Neil Tolan supports everything Tom says.
“As the center manager, it is a constant game of finding funds from multiple sources to get enough money to keep people like Tom here for one/two years at a time. There is no direct source to fund his role and this means there is always uncertainty of whether we can find the money or not. Tom could easily leave here and find much better paid work but he is deep in the work he does and would never walk away from the boys he works with or at least ensures that when he does leave, the role is set up for success for the right person to step into.”
Neil explains further about the impact Tom has here with the young people he works with.
“Tom is a legend, what he does here, who he is, the love and care and his unique skills make him almost irreplaceable. We know what we do here works, we know what we need to make it better, we just want that support from above to enable, not just at this community center, but every community center, to employ people like Tom who do make the difference in our communities for those young people who are craving the love and support and a place to feel safe and supported by role models like Tom.”
The boys are getting restless and want to go open up the gym outside. We start to wrap up our kōrero and reflect on the main messages we have discussed for the story.
I am so grateful for people like Tom. Lots of Little Fires is about giving a platform for people across society to virtually meet and hear the stories and perspectives of those who live and work in places they may not experience. My hope is that this story is an invitation for local ministers to come and meet Tom and to learn more about what they can do to support the amazing mahi he does and can continue to do for young people in the Nawton community.
I ask the boys for a few words about Tom. Their words speak for themselves about the impact he has…
“Well, Tom's always been a secondary father figure for me because he's always there, always has the best advice, always knows what to say when you are feeling down and yeah, he's always a good vibe, good person to be around. Yeah.”

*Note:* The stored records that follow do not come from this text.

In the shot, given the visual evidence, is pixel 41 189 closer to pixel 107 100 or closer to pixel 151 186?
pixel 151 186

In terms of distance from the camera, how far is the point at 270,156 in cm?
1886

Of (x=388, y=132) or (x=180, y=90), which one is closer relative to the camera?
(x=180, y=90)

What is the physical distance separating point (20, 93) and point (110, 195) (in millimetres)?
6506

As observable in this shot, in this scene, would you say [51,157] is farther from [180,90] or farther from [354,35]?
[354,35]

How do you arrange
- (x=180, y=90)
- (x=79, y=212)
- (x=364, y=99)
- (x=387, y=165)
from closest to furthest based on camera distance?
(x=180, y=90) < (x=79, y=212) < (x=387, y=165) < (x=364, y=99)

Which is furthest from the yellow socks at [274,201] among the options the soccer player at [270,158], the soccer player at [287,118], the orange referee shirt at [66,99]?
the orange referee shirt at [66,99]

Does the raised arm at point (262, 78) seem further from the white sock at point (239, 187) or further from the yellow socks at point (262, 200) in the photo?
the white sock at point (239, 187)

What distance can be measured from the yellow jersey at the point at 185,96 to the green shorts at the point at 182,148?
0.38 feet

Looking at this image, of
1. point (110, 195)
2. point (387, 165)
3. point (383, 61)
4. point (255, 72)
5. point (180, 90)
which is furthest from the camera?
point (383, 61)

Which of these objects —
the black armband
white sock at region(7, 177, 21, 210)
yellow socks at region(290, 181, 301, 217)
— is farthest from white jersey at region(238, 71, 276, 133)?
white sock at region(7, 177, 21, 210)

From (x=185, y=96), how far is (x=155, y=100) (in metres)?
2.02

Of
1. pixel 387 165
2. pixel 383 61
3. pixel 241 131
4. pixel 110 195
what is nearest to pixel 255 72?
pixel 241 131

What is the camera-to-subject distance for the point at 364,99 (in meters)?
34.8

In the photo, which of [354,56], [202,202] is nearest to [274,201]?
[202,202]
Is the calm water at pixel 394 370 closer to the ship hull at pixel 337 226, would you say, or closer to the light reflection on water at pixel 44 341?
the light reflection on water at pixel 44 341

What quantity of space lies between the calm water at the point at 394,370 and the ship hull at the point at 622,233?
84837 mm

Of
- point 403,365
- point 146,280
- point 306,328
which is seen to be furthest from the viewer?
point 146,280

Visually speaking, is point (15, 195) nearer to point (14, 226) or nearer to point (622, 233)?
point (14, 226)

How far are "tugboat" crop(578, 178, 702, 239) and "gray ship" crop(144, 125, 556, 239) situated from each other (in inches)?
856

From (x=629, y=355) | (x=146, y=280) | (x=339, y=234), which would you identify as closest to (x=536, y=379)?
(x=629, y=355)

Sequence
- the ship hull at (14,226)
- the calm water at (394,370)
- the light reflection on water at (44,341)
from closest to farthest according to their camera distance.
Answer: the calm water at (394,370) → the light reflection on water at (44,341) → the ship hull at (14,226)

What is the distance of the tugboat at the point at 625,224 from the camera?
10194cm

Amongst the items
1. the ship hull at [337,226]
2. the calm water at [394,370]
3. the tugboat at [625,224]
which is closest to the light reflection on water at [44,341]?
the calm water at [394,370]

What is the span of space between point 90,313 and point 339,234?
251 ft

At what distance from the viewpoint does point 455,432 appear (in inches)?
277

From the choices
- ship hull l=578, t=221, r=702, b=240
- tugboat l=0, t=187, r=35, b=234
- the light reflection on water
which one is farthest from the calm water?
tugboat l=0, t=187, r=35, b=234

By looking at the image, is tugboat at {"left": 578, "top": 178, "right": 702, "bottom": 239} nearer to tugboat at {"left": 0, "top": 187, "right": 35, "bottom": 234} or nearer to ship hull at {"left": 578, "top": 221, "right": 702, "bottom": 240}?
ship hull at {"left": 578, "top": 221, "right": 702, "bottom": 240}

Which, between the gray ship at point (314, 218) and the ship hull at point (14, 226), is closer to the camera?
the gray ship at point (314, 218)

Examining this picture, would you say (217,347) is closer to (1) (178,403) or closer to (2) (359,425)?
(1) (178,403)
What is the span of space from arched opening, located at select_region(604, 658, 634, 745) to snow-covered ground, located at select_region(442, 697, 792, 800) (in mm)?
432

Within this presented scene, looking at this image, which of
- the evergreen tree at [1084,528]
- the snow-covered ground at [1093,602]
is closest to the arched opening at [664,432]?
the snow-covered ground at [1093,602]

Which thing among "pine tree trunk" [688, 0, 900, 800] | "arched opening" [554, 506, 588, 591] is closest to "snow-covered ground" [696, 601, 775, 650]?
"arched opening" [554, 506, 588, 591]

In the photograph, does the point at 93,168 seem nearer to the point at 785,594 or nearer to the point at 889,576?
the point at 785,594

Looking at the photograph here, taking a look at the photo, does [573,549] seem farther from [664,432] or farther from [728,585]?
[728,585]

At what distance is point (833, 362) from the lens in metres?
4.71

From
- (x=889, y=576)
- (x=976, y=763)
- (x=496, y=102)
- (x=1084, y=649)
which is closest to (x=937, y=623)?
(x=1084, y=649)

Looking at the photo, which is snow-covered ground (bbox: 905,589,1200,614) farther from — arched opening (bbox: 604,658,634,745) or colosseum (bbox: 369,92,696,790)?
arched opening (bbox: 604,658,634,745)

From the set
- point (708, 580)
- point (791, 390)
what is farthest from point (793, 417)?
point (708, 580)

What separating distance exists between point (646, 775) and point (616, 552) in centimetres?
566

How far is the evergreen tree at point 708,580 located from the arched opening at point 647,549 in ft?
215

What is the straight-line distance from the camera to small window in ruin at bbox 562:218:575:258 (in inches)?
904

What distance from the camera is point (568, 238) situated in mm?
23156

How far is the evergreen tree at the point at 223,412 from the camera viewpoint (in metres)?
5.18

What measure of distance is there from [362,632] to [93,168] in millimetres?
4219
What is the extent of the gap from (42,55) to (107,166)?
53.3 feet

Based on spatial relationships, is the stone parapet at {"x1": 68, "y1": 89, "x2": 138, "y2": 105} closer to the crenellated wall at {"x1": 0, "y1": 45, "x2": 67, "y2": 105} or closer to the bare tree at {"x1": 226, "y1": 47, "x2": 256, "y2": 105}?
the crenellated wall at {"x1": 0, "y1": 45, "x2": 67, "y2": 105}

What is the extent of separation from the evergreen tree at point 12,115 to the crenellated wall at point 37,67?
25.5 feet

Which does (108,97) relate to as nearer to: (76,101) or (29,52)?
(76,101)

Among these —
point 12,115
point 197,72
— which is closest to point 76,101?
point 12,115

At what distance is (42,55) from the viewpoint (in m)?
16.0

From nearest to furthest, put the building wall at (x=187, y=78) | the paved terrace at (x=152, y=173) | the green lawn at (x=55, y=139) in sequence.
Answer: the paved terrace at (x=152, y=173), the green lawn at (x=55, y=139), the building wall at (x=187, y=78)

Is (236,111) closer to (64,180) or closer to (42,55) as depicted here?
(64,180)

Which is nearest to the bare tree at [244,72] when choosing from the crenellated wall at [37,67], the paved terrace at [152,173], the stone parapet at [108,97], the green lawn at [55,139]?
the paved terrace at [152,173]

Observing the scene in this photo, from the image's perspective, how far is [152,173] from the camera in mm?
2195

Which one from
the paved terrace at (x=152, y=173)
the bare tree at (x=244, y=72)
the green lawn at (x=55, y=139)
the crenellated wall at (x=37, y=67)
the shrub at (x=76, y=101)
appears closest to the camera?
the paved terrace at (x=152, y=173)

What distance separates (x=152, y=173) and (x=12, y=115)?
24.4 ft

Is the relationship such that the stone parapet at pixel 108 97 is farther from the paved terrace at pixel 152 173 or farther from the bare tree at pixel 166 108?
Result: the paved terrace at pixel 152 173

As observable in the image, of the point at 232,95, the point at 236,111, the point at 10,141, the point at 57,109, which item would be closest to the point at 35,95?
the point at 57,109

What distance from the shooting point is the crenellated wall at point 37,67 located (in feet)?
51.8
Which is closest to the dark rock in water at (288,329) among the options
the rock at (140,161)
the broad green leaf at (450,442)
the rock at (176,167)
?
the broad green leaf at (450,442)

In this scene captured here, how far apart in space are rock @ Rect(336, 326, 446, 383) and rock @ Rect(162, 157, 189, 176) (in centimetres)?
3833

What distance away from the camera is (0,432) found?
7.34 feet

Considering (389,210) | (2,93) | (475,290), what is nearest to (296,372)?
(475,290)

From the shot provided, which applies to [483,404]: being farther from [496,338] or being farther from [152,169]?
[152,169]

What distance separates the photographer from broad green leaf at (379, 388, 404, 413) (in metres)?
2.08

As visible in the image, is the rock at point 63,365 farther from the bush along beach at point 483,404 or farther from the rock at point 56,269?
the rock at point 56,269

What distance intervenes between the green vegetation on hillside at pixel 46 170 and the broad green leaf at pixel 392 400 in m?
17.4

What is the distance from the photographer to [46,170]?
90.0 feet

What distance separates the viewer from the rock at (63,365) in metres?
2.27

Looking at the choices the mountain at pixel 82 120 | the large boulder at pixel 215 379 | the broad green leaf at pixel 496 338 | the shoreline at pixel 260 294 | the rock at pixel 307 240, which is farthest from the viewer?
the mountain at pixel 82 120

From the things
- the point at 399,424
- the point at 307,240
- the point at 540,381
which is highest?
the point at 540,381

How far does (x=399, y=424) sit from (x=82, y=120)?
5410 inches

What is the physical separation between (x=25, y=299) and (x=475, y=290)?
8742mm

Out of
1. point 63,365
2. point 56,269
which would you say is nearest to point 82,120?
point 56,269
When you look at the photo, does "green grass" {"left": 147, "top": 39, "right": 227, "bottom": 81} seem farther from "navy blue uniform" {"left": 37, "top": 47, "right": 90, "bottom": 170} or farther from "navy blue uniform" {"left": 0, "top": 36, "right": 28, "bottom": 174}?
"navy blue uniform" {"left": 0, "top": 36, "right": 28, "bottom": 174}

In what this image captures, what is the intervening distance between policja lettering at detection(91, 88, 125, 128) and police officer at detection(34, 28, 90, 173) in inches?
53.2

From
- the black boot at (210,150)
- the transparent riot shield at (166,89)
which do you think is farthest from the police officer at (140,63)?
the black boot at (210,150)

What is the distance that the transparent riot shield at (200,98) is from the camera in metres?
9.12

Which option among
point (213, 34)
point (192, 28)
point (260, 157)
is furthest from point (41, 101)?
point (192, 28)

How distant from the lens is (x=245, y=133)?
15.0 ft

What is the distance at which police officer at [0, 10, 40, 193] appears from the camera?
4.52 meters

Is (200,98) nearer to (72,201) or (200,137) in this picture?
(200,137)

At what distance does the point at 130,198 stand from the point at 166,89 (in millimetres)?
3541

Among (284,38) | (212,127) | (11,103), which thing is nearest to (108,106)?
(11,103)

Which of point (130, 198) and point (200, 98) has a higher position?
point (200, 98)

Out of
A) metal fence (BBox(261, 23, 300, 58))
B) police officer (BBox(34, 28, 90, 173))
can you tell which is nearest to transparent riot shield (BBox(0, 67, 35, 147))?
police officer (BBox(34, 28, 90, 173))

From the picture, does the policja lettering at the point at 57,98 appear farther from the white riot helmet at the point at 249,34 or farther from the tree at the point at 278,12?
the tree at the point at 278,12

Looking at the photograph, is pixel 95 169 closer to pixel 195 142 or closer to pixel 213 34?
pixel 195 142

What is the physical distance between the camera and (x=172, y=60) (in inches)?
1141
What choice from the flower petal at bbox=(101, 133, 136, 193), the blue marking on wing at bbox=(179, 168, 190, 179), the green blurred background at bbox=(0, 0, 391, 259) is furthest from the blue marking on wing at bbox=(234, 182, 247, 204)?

“Tom never judges any of us. He's one of the nicest people I know. Anytime I have something that I want to tell someone, but I dunno who to tell. I just go straight to Tom and he'll always have the best advice.”
“If you ask him anything, he'll probably give you just a straight up answer. A pretty good one. I reckon he gives pretty good laugh advice.”
“Probably if Tom wasn't here, I'd probably be a little fat chubby boy at home! Eating wagging school and yeah. Oh yeah. I make way better life choices now that I've been coming here and with Tom and all that. Yeah.”
“If Tom wasn't here, Nawton would be pretty empty to me because Tom was a big part of my life. Yeah. Tom has been there a lot for me whenever I needed him and for the boys as well, so yeah.”